Winning ways with Cinnamon

This household has a love affair going on. It's not illicit, but many just don't understand it.

"How can you do that?" is a comment I often get. "We just don't get how that would work."

But work it does.

Our many times requited love is for cinnamon. That dusky brown powder, those curls of perfumed bark so often associated with the sweeter things in life and while I am not one to go against tradition too much, I do have a theory about this much beloved ingredient. It is neither sweet, nor savoury. It is a wonderful, neutral spice and that very neutrality means that it lends itself to many dishes and takes on the nature that is present.

In an apple pie it adds a sweet brown undertone, in a Bolognese sauce there's a subtle depth and added to the coffee in my stove top coffee pot, well, that's just lovely.

Tonight the guest that was to be bathed in all that understated glory was a fine, plump breasted chicken, purchased from our local butcher this morning. A roast chicken is always something of an adventure for me, and I like to try and do something different every now and again. There is nothing at all wrong with a chicken roasted simply, a sheen of olive oil on the skin and a touch of sea salt for added crispness but there are times when I want something slightly more spiced and fragrant.

No-one here likes much heat, so that rules out anything fiery but I wanted to get some spice under the skin of the bird, so I went for a mixture of garlic and cinnamon.

The smell of this whilst it cooked drove me nuts.

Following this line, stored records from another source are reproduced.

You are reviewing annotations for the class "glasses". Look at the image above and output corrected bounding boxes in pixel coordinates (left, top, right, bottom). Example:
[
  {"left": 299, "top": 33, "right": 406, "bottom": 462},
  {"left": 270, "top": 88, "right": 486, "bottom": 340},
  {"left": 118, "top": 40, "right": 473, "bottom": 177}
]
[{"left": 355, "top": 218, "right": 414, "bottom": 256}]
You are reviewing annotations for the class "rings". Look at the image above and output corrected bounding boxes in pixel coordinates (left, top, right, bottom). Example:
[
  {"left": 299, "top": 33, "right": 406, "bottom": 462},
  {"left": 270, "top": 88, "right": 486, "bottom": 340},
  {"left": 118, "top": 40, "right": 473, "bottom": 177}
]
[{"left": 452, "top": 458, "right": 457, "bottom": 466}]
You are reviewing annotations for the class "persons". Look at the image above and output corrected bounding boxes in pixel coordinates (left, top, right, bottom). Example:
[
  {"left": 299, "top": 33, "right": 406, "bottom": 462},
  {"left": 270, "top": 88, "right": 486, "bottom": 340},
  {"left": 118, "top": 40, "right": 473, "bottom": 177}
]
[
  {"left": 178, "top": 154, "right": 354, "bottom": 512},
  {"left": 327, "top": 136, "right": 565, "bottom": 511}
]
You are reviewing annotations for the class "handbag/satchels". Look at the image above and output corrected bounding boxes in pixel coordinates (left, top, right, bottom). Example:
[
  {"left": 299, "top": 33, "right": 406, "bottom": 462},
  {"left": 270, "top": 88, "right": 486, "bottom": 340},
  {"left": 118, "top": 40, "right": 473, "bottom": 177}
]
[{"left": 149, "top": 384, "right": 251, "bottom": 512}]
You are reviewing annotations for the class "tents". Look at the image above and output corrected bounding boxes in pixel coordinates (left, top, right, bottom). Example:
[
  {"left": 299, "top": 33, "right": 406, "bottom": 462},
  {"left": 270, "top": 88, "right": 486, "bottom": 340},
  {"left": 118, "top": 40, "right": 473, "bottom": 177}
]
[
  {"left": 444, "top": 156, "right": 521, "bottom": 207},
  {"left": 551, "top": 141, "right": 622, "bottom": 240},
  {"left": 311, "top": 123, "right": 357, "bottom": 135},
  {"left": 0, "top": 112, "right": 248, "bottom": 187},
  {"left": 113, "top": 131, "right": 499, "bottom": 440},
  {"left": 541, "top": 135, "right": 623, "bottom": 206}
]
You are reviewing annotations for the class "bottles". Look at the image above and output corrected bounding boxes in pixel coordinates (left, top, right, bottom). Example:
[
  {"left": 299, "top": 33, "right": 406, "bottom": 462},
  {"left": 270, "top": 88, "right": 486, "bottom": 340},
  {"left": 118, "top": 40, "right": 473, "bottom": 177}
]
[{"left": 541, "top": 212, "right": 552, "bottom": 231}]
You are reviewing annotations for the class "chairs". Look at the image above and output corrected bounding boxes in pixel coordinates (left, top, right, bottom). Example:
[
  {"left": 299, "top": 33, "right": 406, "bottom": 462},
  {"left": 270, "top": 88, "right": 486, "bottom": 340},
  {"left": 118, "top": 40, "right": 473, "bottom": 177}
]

I couldn't wait for it to be ready, and suddenly, it was. The flesh came away from the bones beautifully and I got to lick all the sticky juices off my fingers. Cook's perks, along with the 'oysters' that you find underneath the bird. And yes, I did wash my hands before serving the dinner up to anyone else.

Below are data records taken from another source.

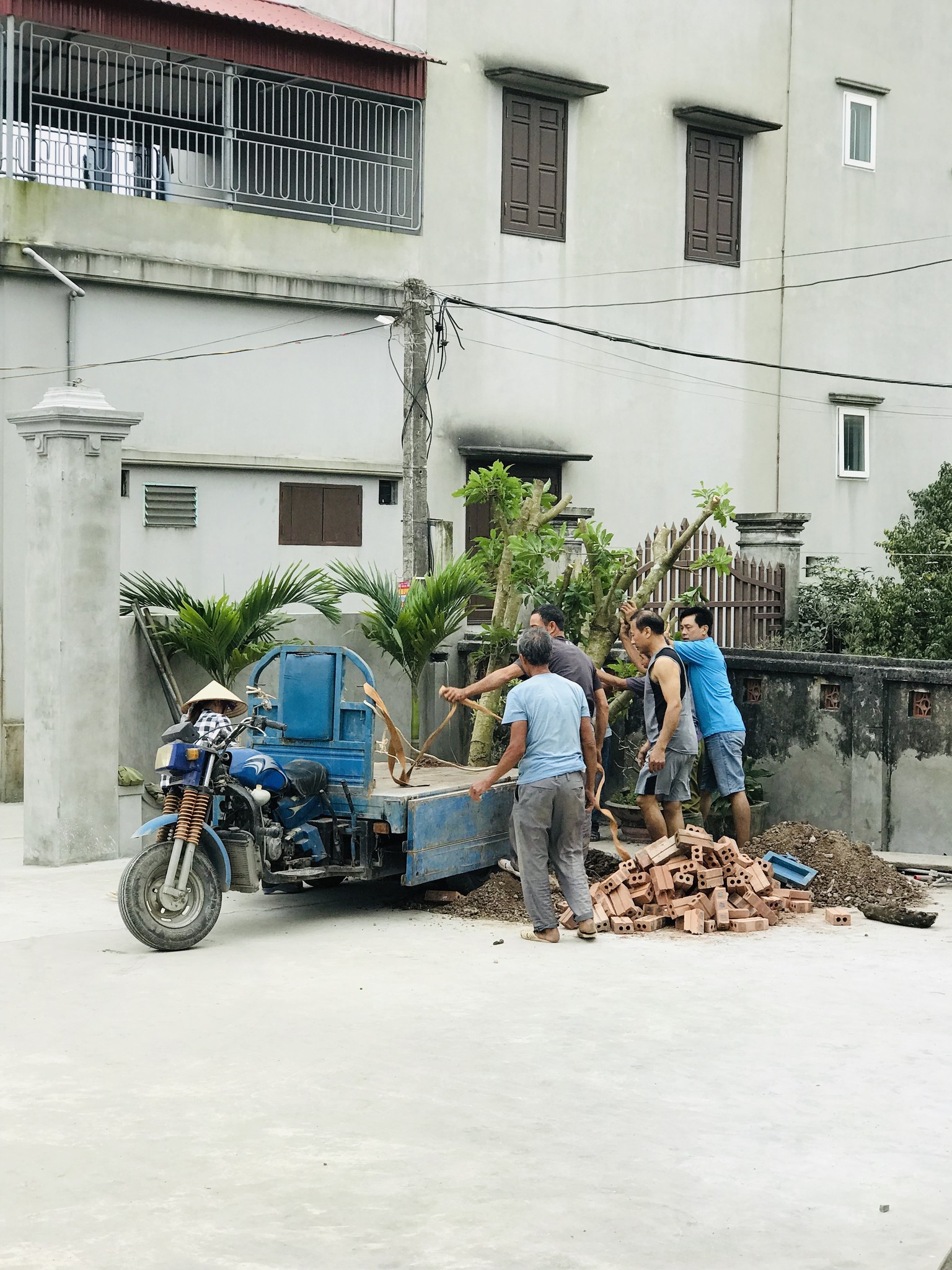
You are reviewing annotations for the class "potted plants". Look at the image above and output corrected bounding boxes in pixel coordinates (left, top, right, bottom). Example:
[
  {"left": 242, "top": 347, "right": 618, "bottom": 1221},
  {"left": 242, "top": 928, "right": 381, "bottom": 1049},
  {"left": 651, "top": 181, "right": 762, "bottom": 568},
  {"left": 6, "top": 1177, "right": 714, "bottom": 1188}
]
[
  {"left": 705, "top": 758, "right": 776, "bottom": 845},
  {"left": 605, "top": 725, "right": 664, "bottom": 843}
]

The new season's asparagus, some plain rice with sweetcorn and that was it. I made husband a bowl of mixed salad as he doesn't like asparagus at all.

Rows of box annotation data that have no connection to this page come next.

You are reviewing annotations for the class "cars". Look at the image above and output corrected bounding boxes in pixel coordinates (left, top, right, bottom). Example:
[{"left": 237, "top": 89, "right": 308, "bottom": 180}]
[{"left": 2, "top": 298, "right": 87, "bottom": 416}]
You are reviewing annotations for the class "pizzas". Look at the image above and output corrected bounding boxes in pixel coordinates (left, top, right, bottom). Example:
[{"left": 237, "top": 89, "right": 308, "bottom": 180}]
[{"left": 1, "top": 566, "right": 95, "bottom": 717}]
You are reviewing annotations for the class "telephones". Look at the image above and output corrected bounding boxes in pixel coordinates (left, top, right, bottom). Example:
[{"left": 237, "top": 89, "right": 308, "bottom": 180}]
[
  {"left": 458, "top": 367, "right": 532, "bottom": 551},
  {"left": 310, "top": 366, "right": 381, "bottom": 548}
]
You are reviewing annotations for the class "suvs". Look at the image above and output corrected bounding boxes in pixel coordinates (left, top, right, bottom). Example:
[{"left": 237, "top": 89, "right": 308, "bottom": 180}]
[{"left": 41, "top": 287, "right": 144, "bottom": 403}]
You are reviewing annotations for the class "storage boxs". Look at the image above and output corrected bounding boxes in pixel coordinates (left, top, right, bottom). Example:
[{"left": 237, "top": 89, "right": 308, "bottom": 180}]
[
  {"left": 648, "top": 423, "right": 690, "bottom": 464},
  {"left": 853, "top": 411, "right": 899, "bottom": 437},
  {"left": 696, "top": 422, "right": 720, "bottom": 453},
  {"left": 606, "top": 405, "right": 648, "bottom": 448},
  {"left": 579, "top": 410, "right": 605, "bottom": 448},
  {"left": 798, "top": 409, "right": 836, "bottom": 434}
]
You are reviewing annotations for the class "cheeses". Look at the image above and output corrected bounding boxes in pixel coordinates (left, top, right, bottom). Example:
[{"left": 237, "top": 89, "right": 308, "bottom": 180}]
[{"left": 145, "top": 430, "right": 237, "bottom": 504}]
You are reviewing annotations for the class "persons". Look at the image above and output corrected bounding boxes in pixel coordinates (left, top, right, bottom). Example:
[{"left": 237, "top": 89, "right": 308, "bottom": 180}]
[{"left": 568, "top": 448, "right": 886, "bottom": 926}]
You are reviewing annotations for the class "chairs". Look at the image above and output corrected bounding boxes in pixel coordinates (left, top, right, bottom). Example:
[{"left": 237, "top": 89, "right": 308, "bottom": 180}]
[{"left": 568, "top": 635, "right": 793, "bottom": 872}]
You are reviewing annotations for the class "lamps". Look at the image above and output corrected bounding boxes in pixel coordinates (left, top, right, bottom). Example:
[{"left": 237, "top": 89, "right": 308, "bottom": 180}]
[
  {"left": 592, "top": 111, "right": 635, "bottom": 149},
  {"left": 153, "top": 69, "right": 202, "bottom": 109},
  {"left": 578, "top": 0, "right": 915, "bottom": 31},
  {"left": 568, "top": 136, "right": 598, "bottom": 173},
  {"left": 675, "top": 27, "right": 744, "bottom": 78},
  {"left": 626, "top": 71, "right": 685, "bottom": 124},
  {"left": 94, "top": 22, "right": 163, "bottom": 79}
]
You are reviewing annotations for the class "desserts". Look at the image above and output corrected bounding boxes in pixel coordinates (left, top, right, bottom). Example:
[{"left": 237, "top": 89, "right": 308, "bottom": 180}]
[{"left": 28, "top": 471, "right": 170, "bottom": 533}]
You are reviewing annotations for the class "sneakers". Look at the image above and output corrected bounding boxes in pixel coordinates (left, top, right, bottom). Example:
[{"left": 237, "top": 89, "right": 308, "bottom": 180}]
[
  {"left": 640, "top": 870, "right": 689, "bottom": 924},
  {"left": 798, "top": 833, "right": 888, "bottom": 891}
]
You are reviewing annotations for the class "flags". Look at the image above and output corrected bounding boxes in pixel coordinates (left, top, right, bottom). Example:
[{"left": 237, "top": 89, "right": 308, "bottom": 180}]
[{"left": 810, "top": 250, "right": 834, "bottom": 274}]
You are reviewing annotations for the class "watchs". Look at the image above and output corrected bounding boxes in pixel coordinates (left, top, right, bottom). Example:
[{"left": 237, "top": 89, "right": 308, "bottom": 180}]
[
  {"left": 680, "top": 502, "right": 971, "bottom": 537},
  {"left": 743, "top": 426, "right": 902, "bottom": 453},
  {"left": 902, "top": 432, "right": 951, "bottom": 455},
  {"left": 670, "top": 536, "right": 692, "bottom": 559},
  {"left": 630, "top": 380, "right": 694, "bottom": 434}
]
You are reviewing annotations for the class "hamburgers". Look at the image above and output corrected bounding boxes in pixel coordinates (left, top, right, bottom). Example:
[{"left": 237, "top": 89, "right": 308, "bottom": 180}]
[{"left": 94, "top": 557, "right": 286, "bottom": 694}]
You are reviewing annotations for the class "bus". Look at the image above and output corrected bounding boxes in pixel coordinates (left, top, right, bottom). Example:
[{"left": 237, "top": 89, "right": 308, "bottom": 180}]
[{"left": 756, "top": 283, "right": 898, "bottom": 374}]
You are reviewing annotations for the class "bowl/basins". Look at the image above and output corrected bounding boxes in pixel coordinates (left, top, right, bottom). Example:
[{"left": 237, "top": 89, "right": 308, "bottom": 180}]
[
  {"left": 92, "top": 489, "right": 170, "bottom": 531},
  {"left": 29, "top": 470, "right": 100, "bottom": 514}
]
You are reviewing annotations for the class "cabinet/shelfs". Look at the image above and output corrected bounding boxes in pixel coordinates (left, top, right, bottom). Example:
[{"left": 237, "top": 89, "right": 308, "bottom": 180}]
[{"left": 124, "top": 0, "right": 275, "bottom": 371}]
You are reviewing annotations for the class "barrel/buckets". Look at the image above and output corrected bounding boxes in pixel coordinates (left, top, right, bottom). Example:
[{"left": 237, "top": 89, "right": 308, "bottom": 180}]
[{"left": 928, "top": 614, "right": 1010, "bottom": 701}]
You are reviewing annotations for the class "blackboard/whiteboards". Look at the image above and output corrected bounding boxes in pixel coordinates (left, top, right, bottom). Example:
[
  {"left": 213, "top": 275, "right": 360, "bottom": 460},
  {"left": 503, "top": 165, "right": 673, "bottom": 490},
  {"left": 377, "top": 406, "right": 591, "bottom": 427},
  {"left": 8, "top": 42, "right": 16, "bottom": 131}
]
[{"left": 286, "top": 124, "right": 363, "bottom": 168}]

1 fresh chicken, approximately 5lb.
1 nice fat clove of garlic
2 tablespoons of salted butter
1/2 teaspoon of ground cinnamon

Loosen the skin on the breast of the chicken by working your fingers under it so that you have a gap between the meat and the skin.

Crush the garlic with a little coarse sea salt in a pestle and mortar until it is a paste. Mix in the tablespoon of butter and the cinnamon.

Take half of the butter mixture and place it under the skin of the chicken. I used a butter knife but generally I will use my fingers. Then smooth it out by pressing the surface of the skin down, making sure the butter goes as far as it can.

The remainder of the butter is spread over the surface of the skin, making sure not to miss out the legs and the wings.

Half a lemon gets put inside the cavity to create lemon scented steam and add extra moisture.

Drizzle a tiny bit of olive oil over the skin as well, as that stops the butter burning.

Roast for 20 minutes per pound but don't add that extra 20 that most instructions on shop packaging say to. It just dries out the bird. It's not needed.





Why such a large chicken for just the two of us? You see, tomorrow, oh yes, tomorrow there are leftovers.